--- What is being asked ---
Scan the data below for the string "small". Copy every line where it appears.

--- Material provided ---
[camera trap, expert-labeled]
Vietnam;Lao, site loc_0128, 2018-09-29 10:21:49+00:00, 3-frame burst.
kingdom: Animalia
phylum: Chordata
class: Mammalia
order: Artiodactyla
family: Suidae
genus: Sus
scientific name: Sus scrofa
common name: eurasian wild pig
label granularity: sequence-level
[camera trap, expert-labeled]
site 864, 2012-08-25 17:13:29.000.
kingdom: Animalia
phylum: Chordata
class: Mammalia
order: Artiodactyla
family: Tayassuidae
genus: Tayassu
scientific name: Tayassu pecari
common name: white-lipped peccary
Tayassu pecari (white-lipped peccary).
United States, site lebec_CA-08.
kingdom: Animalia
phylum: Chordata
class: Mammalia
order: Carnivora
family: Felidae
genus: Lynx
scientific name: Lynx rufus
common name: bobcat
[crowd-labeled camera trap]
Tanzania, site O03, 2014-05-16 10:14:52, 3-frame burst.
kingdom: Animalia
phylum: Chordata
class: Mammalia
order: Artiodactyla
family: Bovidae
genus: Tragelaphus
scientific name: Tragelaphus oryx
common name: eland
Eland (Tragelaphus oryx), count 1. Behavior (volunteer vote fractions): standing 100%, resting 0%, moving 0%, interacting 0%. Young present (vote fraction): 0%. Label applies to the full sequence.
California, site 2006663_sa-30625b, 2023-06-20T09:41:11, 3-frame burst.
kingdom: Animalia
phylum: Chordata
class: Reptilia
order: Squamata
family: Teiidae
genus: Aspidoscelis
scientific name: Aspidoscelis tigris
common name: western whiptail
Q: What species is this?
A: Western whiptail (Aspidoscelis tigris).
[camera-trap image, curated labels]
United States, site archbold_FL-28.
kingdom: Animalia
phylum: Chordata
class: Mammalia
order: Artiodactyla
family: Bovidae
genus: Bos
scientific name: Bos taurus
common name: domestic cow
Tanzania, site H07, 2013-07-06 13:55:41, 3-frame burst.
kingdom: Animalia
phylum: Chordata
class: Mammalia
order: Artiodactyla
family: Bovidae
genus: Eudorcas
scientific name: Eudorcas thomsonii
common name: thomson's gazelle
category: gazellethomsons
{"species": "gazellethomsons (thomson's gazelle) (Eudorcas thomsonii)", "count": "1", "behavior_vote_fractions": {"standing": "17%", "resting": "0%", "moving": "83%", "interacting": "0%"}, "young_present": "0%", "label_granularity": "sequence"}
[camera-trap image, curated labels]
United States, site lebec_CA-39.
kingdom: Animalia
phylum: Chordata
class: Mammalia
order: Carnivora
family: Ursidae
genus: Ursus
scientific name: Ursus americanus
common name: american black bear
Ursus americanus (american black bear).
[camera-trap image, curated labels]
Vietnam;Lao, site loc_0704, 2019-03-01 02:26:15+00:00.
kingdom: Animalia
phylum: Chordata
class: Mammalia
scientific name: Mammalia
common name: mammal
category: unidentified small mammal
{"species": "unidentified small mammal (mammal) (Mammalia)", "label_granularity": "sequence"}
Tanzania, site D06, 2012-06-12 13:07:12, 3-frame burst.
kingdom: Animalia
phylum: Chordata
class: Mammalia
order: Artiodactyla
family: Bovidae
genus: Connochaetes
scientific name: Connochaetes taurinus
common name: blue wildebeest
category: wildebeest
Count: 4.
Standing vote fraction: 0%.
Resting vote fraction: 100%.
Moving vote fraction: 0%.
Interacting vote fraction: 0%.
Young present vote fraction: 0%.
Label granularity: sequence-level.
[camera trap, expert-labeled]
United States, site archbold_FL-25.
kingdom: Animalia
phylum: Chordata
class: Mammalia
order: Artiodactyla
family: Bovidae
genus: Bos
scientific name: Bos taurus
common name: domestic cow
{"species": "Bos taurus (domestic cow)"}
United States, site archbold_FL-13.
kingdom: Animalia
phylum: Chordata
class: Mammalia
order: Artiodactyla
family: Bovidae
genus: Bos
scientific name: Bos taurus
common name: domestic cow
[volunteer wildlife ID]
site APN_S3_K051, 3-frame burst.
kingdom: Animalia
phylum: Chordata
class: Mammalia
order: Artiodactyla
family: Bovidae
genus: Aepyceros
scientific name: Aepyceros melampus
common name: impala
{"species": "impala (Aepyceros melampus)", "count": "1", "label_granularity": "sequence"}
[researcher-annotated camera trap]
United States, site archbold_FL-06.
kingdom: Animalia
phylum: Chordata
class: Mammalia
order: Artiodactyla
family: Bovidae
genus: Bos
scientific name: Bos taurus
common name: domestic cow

--- Answer for this exercise ---
category: unidentified small mammal
{"species": "unidentified small mammal (mammal) (Mammalia)", "label_granularity": "sequence"}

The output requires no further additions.